中国经济周刊消息,“我们一收到音集协的通知就下架了。钱柜现在唱不了《十年》和《死了都要爱》。”11月9日,北京钱柜KTV的一位负责人告诉《中国经济周刊》记者,中国音像著作权集体管理协会(下称“音集协”)要求KTV删除的超过6000首曲目在钱柜KTV中已被删除。

10月下旬,音集协发出通知,要求卡拉OK终端生产商和向中国音集协缴费的卡拉OK经营者在10月31日前将公告附件中所列出的音乐电视作品删除。这6000余首曲目中不乏传唱度极高的作品,如陈奕迅《十年》《K歌之王》、信乐团《死了都要爱》、张惠妹《听海》等。这些曲目的权利人中,除英皇娱乐外,其余曲目的版权拥有者并非知名音乐公司。

11月5日,音集协在其官网上发布声明解释称,之前要求删除的6000余首音乐电视作品权利人非音集协会员,依照法律规定,音集协通知KTV场所及KTV曲库上线渠道(VOD商)予以全部删除是严格依法办事、行使著作权集体管理职责的行为。

下架后,KTV将向何处购买这些曲目的版权?“未来该怎么办我不太清楚,现在最重要的事就是下架。”上述钱柜KTV负责人告诉《中国经济周刊》记者。

音集协:删除侵权歌曲并非强制要求

音集协要求会员单位删除相关曲目后,包括英皇娱乐版权代理单位北京乐扬知识产权代理有限公司(下称“北京乐扬”)在内的3家知识产权代理单位发布声明,称音集协无权要求任何人删除此3家单位代理的歌曲,“KTV是市场经营主体,而不是音集协的附属单位,音集协无权干涉市场主体的正常经营行为。”

音集协代理总干事周亚平接受《中国经济周刊》记者采访时说,音集协是目前境内唯一对音像作品著作权的合法集体管理组织,由于音像作品的版权权利人过于分散,KTV开业必须获得海量曲库,音集协的存在使其不必分别寻找每个权利人,通过协会获得集体授权即可。
= = = = = = =
逐字抄录上面关于KTV曲目下架的原文中从“11月5日,音集协在其官网上”到“人告诉《中国经济周刊》记者。”的部分。

所给数据:
= = = = = = =
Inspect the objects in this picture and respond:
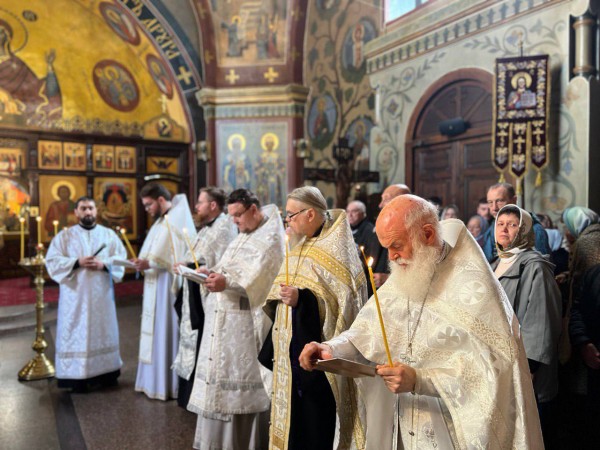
= = = = = = =
作答结果:
11月5日,音集协在其官网上发布声明解释称,之前要求删除的6000余首音乐电视作品权利人非音集协会员,依照法律规定,音集协通知KTV场所及KTV曲库上线渠道(VOD商)予以全部删除是严格依法办事、行使著作权集体管理职责的行为。

下架后,KTV将向何处购买这些曲目的版权?“未来该怎么办我不太清楚,现在最重要的事就是下架。”上述钱柜KTV负责人告诉《中国经济周刊》记者。